Written request |
Copy out the listing that follows, exactly, without its pictures.

# Provided material start

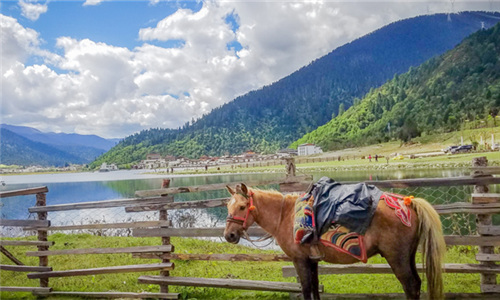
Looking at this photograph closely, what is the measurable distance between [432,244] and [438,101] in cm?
10925

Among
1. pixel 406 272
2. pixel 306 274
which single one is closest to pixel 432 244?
pixel 406 272

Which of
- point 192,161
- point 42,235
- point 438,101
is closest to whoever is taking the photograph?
point 42,235

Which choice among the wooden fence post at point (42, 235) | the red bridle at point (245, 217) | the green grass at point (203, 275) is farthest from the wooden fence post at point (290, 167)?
the wooden fence post at point (42, 235)

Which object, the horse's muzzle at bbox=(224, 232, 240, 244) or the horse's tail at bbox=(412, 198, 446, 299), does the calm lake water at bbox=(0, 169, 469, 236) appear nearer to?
the horse's muzzle at bbox=(224, 232, 240, 244)

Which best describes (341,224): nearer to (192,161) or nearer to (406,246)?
(406,246)

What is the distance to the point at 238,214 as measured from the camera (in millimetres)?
4051

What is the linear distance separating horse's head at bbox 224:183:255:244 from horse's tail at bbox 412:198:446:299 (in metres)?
1.90

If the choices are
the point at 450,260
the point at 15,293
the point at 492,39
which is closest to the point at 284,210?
the point at 450,260

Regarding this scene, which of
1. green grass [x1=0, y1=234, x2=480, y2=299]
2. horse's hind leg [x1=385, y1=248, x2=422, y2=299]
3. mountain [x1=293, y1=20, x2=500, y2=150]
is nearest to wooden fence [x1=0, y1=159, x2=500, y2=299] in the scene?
green grass [x1=0, y1=234, x2=480, y2=299]

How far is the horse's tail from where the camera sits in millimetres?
3520

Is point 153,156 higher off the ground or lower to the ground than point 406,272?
higher

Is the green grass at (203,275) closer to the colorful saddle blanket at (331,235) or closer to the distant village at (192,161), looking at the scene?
the colorful saddle blanket at (331,235)

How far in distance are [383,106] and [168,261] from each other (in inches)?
5227

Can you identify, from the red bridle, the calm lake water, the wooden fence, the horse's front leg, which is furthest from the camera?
the calm lake water
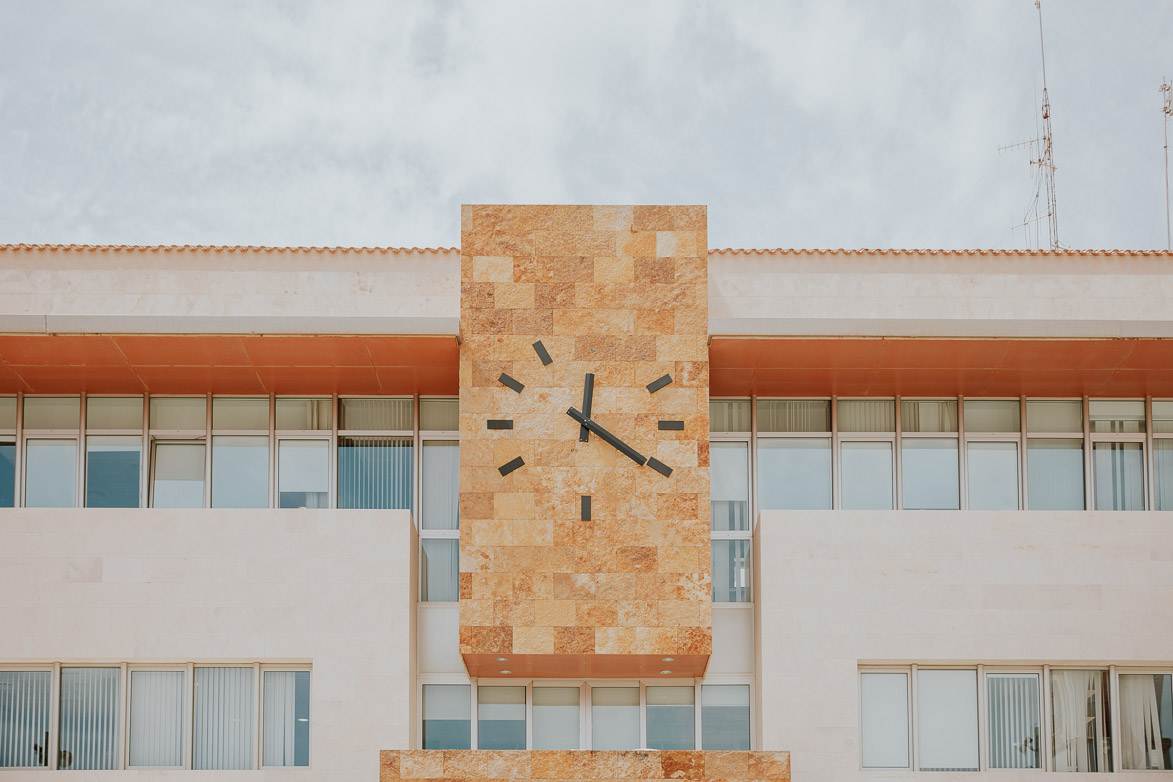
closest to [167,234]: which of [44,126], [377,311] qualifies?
[44,126]

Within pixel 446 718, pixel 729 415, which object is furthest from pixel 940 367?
pixel 446 718

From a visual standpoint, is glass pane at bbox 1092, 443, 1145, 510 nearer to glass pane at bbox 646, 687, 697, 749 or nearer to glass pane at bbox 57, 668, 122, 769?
glass pane at bbox 646, 687, 697, 749

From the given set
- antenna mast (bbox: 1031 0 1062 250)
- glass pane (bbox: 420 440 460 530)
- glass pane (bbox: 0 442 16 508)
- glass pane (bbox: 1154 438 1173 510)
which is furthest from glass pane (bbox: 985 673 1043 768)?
glass pane (bbox: 0 442 16 508)

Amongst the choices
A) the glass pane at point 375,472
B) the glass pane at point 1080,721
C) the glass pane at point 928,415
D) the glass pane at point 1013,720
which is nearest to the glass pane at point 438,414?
the glass pane at point 375,472

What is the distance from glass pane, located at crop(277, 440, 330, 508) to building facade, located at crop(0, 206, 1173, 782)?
0.66 m

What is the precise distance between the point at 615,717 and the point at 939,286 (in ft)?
26.0

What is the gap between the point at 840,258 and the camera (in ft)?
Answer: 58.1

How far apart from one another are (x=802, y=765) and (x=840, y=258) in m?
→ 7.31

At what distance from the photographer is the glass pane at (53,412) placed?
17641 mm

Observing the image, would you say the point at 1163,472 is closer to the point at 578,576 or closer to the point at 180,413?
the point at 578,576

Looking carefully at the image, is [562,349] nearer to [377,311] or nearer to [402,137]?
[377,311]

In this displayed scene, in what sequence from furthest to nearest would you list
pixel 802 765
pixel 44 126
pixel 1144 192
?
pixel 1144 192 < pixel 44 126 < pixel 802 765

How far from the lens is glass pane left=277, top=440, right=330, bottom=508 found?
693 inches

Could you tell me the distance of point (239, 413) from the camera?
1775 centimetres
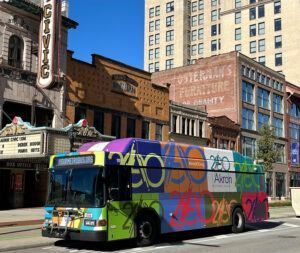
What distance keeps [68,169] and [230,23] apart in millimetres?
76623

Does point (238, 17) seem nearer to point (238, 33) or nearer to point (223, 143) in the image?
point (238, 33)

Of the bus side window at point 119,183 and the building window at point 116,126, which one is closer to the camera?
the bus side window at point 119,183

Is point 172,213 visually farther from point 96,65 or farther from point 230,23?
point 230,23

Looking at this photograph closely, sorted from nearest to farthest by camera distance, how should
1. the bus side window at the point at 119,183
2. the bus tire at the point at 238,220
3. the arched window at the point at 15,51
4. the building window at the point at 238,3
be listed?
the bus side window at the point at 119,183
the bus tire at the point at 238,220
the arched window at the point at 15,51
the building window at the point at 238,3

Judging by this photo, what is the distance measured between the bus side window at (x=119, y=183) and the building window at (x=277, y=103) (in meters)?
52.5

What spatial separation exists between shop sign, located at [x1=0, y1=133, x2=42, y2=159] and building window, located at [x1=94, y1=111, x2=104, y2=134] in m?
9.21

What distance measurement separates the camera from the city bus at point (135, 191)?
41.9 feet

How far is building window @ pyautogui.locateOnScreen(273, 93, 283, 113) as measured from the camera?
62.3m

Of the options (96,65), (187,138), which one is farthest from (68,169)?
(187,138)

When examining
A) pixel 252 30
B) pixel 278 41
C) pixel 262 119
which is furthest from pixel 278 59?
pixel 262 119

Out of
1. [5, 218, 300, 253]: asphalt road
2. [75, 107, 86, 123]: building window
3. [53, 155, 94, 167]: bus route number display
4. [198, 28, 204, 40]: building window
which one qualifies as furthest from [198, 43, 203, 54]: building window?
[53, 155, 94, 167]: bus route number display

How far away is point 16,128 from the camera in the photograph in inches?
1002

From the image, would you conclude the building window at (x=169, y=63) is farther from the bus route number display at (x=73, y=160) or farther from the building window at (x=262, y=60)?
the bus route number display at (x=73, y=160)

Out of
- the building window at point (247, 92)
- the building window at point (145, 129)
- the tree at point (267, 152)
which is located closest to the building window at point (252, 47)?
the building window at point (247, 92)
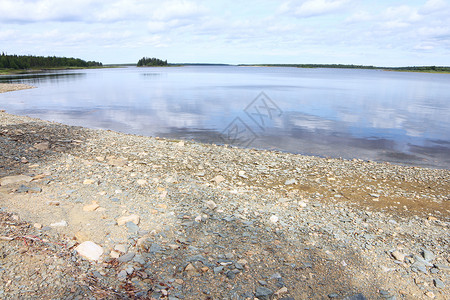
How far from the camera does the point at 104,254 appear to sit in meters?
6.94

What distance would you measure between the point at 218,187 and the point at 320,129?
20183 millimetres

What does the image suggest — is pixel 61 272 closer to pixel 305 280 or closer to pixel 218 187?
pixel 305 280

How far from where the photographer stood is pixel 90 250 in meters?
6.92

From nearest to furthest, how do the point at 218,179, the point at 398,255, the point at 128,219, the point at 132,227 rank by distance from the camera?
the point at 398,255 < the point at 132,227 < the point at 128,219 < the point at 218,179

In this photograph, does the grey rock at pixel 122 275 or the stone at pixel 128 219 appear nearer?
the grey rock at pixel 122 275

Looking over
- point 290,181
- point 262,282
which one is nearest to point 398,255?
point 262,282

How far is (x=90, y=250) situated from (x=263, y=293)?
397 cm

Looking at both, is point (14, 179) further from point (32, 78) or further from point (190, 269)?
point (32, 78)

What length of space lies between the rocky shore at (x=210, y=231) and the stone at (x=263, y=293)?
0.02m

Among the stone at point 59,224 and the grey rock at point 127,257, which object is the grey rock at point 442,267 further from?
the stone at point 59,224

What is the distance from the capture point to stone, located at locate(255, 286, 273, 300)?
6.18m

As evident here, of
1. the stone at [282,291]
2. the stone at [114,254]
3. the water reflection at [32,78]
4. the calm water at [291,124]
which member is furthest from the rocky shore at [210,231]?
the water reflection at [32,78]

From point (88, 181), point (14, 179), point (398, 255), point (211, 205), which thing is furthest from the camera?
point (88, 181)

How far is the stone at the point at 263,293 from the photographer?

# Provided material end

Task solution |
Looking at this photograph closely, what is the measurable distance between [432,244] and [438,101] in cm?
10925

Among
1. pixel 406 272
2. pixel 306 274
which single one is closest to pixel 432 244?
pixel 406 272

Which of
- point 192,161
- point 42,235
- point 438,101
is closest to whoever is taking the photograph?
point 42,235

Which choice among the wooden fence post at point (42, 235) | the red bridle at point (245, 217) | the green grass at point (203, 275) is farthest from the wooden fence post at point (290, 167)?
the wooden fence post at point (42, 235)

Which object, the horse's muzzle at bbox=(224, 232, 240, 244) or the horse's tail at bbox=(412, 198, 446, 299), does the calm lake water at bbox=(0, 169, 469, 236) appear nearer to?
the horse's muzzle at bbox=(224, 232, 240, 244)

Which best describes (341,224): nearer to (192,161) or nearer to (406,246)?
(406,246)

What is the distance to the point at 238,214 as measured from the camera (in millimetres)?
4051

What is the linear distance separating horse's head at bbox 224:183:255:244 from horse's tail at bbox 412:198:446:299 (in metres)?
1.90

If the choices are
the point at 450,260
the point at 15,293
the point at 492,39
which is closest to the point at 284,210?
the point at 450,260

Regarding this scene, which of
1. green grass [x1=0, y1=234, x2=480, y2=299]
2. horse's hind leg [x1=385, y1=248, x2=422, y2=299]
3. mountain [x1=293, y1=20, x2=500, y2=150]
is nearest to wooden fence [x1=0, y1=159, x2=500, y2=299] in the scene?
green grass [x1=0, y1=234, x2=480, y2=299]

How far is the horse's tail from where the camera sits in millimetres?
3520

Is point 153,156 higher off the ground or lower to the ground than point 406,272?
higher

Is the green grass at (203,275) closer to the colorful saddle blanket at (331,235) or closer to the distant village at (192,161), looking at the scene?
the colorful saddle blanket at (331,235)

How far in distance are [383,106] and [168,261] from each other (in inches)?
5227

Can you identify, from the red bridle, the calm lake water, the wooden fence, the horse's front leg, which is furthest from the camera?
the calm lake water
closest to [167,234]: which of [44,126], [377,311] qualifies?
[44,126]

Within pixel 446 718, pixel 729 415, which object is furthest from pixel 940 367?
pixel 446 718

From a visual standpoint, is glass pane at bbox 1092, 443, 1145, 510 nearer to glass pane at bbox 646, 687, 697, 749 or nearer to glass pane at bbox 57, 668, 122, 769?
glass pane at bbox 646, 687, 697, 749

From the given set
- antenna mast (bbox: 1031 0 1062 250)
- glass pane (bbox: 420 440 460 530)
- glass pane (bbox: 0 442 16 508)
- glass pane (bbox: 1154 438 1173 510)
which is furthest from glass pane (bbox: 985 673 1043 768)?
glass pane (bbox: 0 442 16 508)

Amongst the choices
A) the glass pane at point 375,472
B) the glass pane at point 1080,721
C) the glass pane at point 928,415
D) the glass pane at point 1013,720
which is nearest to the glass pane at point 438,414?
the glass pane at point 375,472

What is the distance from glass pane, located at crop(277, 440, 330, 508) to building facade, located at crop(0, 206, 1173, 782)?
0.66 m

What is the precise distance between the point at 615,717 and the point at 939,286 (in ft)?
26.0

What is the gap between the point at 840,258 and the camera (in ft)?
Answer: 58.1

How far apart from one another are (x=802, y=765) and (x=840, y=258) in m?
→ 7.31

At what distance from the photographer is the glass pane at (53,412) placed?
17641 mm

Observing the image, would you say the point at 1163,472 is closer to the point at 578,576 or closer to the point at 180,413?
the point at 578,576

Looking carefully at the image, is [562,349] nearer to [377,311] or nearer to [402,137]?
[377,311]

In this displayed scene, in what sequence from furthest to nearest would you list
pixel 802 765
pixel 44 126
pixel 1144 192
?
pixel 1144 192 < pixel 44 126 < pixel 802 765

How far from the lens is glass pane left=277, top=440, right=330, bottom=508 found?
693 inches

Could you tell me the distance of point (239, 413) from the camera?
1775 centimetres
What distance keeps [68,169] and [230,23] apart in millimetres?
76623

Does point (238, 17) seem nearer to point (238, 33) or nearer to point (223, 143) in the image?
point (238, 33)

Of the bus side window at point 119,183 and the building window at point 116,126, which one is closer to the camera?
the bus side window at point 119,183

Is point 172,213 visually farther from point 96,65 or farther from point 230,23?
point 230,23

Looking at this photograph closely, sorted from nearest to farthest by camera distance, how should
1. the bus side window at the point at 119,183
2. the bus tire at the point at 238,220
3. the arched window at the point at 15,51
4. the building window at the point at 238,3
be listed?
the bus side window at the point at 119,183
the bus tire at the point at 238,220
the arched window at the point at 15,51
the building window at the point at 238,3

Judging by this photo, what is the distance measured between the bus side window at (x=119, y=183) and the building window at (x=277, y=103) (in meters)?
52.5

What spatial separation exists between shop sign, located at [x1=0, y1=133, x2=42, y2=159] and building window, located at [x1=94, y1=111, x2=104, y2=134] in m?
9.21

What distance measurement separates the camera from the city bus at point (135, 191)?
41.9 feet

How far is building window @ pyautogui.locateOnScreen(273, 93, 283, 113) as measured from the camera?
62.3m

Of the options (96,65), (187,138), which one is farthest from (68,169)?
(187,138)

When examining
A) pixel 252 30
B) pixel 278 41
C) pixel 262 119
which is furthest from pixel 278 59?
pixel 262 119

Out of
1. [5, 218, 300, 253]: asphalt road
2. [75, 107, 86, 123]: building window
3. [53, 155, 94, 167]: bus route number display
4. [198, 28, 204, 40]: building window
which one qualifies as furthest from [198, 43, 203, 54]: building window?
[53, 155, 94, 167]: bus route number display

How far away is point 16,128 from the camera in the photograph in inches?
1002

From the image, would you conclude the building window at (x=169, y=63) is farther from the bus route number display at (x=73, y=160) or farther from the building window at (x=262, y=60)?
the bus route number display at (x=73, y=160)

Out of
- the building window at point (247, 92)
- the building window at point (145, 129)
- the tree at point (267, 152)
which is located closest to the building window at point (252, 47)?
the building window at point (247, 92)
How far from the camera does the point at 104,254 appear to sit in meters?
6.94

What distance would you measure between the point at 218,187 and the point at 320,129?
20183 millimetres

What does the image suggest — is pixel 61 272 closer to pixel 305 280 or closer to pixel 218 187?
pixel 305 280

How far from where the photographer stood is pixel 90 250 in meters?
6.92

From nearest to furthest, how do the point at 218,179, the point at 398,255, the point at 128,219, the point at 132,227 rank by distance from the camera?
the point at 398,255 < the point at 132,227 < the point at 128,219 < the point at 218,179

In this photograph, does the grey rock at pixel 122 275 or the stone at pixel 128 219 appear nearer?
the grey rock at pixel 122 275

Looking over
- point 290,181
- point 262,282
which one is nearest to point 398,255?
point 262,282

How far is (x=90, y=250) situated from (x=263, y=293)?
397 cm

Looking at both, is point (14, 179) further from point (32, 78) or further from point (190, 269)?
point (32, 78)

What length of space lies between the rocky shore at (x=210, y=231) and the stone at (x=263, y=293)?
0.02m

Among the stone at point 59,224 and the grey rock at point 127,257, which object is the grey rock at point 442,267 further from?
the stone at point 59,224

What is the distance from the capture point to stone, located at locate(255, 286, 273, 300)?
6.18m

As evident here, of
1. the stone at [282,291]
2. the stone at [114,254]
3. the water reflection at [32,78]
4. the calm water at [291,124]
which member is furthest from the rocky shore at [210,231]?
the water reflection at [32,78]

From point (88, 181), point (14, 179), point (398, 255), point (211, 205), which thing is furthest from the camera?
point (88, 181)

How far is the stone at the point at 263,293 from the photographer?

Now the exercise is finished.